Nuovi orizzonti sull’infiammazione e funzione neuroimmune nella depressione

La concentrazione plasmatica di citochine proinfiammatorie e dei loro recettori solubili risulta maggiore nel sangue di pazienti affetti da disturbo depresssivo maggiore (DDM). La comprensione dei cambiamenti neuroimmuni nella depressione potrebbe aiutare ad identificare nuovi potenziali bersagli terapeutici. Di seguito vi riportiamo una presentazione tenutasi durante il Congresso APA 2016 che si è focalizzata sui marcatori immunitari centrali e periferici nella depressione.

L’infiammazione nella depressione continua ad essere un tema dibattuto, oltre che oggetto dell’attuale ricerca che ha lo scopo di analizzare approfonditamente la neurobiologia dei disturbi dell’umore. Molte evidenze sperimentali – sia cliniche che precliniche – identificano un aumento nei livelli di citochine proinfiammatorie come IL-1beta, IL-6 e TNF-alfa nel plasma di pazienti con depressione. Durante una presentazione orale al simposio APA, il Professore Ghanshyan Pandey, Direttore del Dipartimento di Mood Disorders and Suicide Research alla University of Illinois di Chicago, ha evidenziato come la ricerca attuale miri a comprendere perchè e dove questi marcatori infiammatori aumentano – osservando l’attivazione sia centrale che periferica del sistema immunitario negli stati depressivi.   

Marcatori o mediatori?
Il Prof. Ghanshyan Pandey ha ricordato che l’infusione di citochine in modelli animali o nell’uomo induce un “modello di malattia” molto simile alla depressione, suggerendo che questi mediatori infiammatori potrebbero essere più che semplici marcatori dell’attivazione immunitaria nei disturbi dell’umore, ma assolutamente fondamentali per la neurobiologia della malattia.  

Espressione genica
L’attuale ricerca condotta dal Prof. Pandey ha incluso studi su cervelli post-mortem di pazienti ricoverati per depressione e disturbo bipolare e ha valutato, inoltre, l’espressione genica di citochine note per essere aumentate negli stati depressivi. Secondo il Professore, è importante misurare l’espressione di mRNA delle citochine e dei rispettivi recettori. Infatti, l’espressione di IL-1beta, IL-6 e dei membri della superfamiglia di TNF aumenta durante la depressione e, in aggiunta alla sovraproduzione di queste citochine, vi è anche un aumento dell’espressione dei recettori di membrana che mediano i loro effetti. Le citochine periferiche non possono attraversare facilmente la barriera emato-encefalica, ma quelle di tipo proinfiammatorio coinvolte nella depressione risultano espresse in maniera anomala nel cervello di pazienti affetti da depressione  e nel cervello di pazienti con disturbi dell’umore che commettono suicidio.  

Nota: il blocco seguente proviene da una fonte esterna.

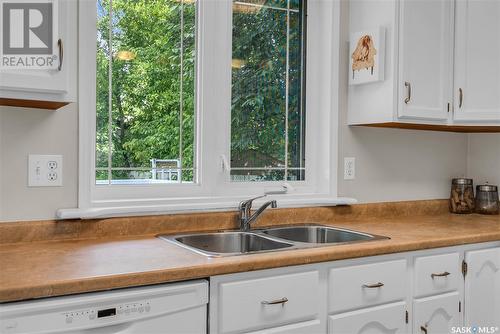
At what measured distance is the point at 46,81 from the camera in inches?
56.4

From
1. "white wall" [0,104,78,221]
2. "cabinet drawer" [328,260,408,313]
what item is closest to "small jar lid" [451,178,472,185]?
"cabinet drawer" [328,260,408,313]

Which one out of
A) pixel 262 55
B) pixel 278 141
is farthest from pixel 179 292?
pixel 262 55

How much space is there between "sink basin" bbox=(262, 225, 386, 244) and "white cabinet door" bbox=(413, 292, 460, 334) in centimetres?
39

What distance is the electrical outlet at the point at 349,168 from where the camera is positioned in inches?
96.5

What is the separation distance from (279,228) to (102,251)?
Answer: 83 cm

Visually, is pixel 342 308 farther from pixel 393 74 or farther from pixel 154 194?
pixel 393 74

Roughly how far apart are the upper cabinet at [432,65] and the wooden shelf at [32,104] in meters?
1.41

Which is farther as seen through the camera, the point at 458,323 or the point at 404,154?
the point at 404,154

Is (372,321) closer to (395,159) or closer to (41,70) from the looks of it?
(395,159)

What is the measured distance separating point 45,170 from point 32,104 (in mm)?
255

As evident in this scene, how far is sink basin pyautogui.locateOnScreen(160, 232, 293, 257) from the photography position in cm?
192

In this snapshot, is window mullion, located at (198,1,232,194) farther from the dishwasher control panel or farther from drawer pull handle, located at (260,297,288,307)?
the dishwasher control panel

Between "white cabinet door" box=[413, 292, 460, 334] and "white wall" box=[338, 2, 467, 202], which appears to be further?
"white wall" box=[338, 2, 467, 202]

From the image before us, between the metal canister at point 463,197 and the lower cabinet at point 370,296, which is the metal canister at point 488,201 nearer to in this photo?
the metal canister at point 463,197
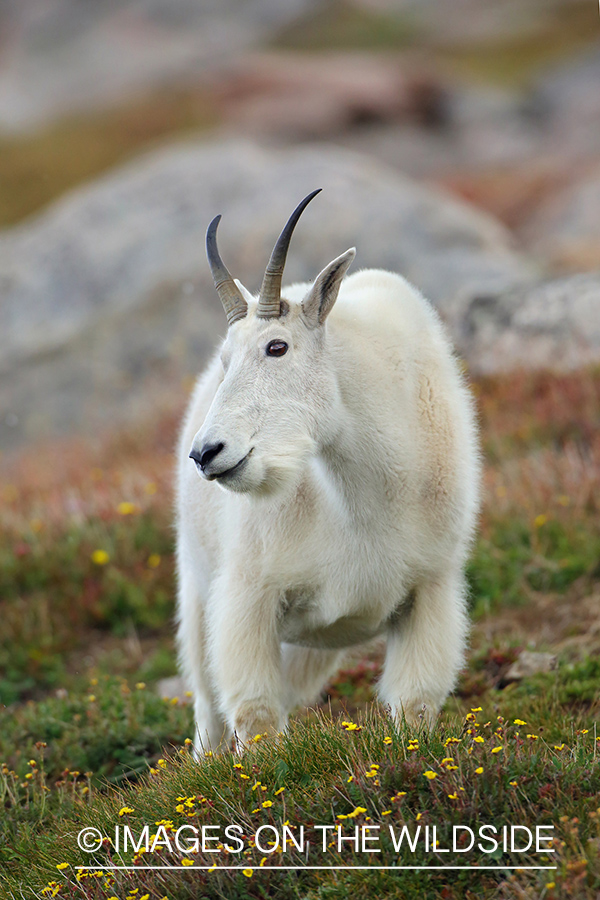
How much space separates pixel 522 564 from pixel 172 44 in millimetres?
63553

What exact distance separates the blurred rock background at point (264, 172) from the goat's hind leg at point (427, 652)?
6065 millimetres

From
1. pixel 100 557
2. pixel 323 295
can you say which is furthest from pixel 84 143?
pixel 323 295

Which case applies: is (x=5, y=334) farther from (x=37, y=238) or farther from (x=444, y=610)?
(x=444, y=610)

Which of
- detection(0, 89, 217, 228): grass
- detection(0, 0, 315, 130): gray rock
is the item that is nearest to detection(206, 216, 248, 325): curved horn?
detection(0, 89, 217, 228): grass

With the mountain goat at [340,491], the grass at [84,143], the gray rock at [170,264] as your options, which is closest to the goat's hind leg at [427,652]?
the mountain goat at [340,491]

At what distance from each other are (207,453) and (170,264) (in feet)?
35.5

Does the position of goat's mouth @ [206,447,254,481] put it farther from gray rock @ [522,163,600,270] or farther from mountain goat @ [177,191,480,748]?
gray rock @ [522,163,600,270]

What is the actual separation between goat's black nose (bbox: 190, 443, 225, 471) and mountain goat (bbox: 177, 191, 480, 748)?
0.52ft

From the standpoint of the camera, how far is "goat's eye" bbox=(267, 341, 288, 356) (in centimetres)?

Up-regulation centrale di citochine e recettori
Una parte della ricerca del Professor Pandey, condotta in cervelli post-mortem di giovani e adolescenti vittime di suicidio, ha dimostrato un aumento dei livelli di IL-6 e TNF-alfa, sia in forma di proteina che di mRNA, nella corteccia prefrontale. Gli studi in cervelli adulti di pazienti con DDM che hanno commesso suicidio mostrano una riduzione significativa di IL-10 – una citochina antinfiammatoria – e un aumento significativo di linfotossina A (LTA) rispetto ai controlli. In contrasto con l’aumento dell’espressione delle citochine stesse, diminuisce quella dei loro recettori.

I recettori Toll-like 
Altri mediatori che hanno suscitato interesse tra gli psichiatri sono i recettori Toll-like (TLR) – una famiglia di mediatori dell’immunità innata. Il Professor Pandey sostiene che TLR3 e TLR4 hanno effetti sulla performance cognitiva, mentre la carenza di TLR3 favorisce la cognitività spaziale. Le terapie che hanno come bersaglio i recettori TLR sono state studiate in altre condizioni che coinvolgono il sistema immunitario come l’infezione da HIV2 e la psoriasi e la ricerca ora si sta estendendo per studiarli nella depressione.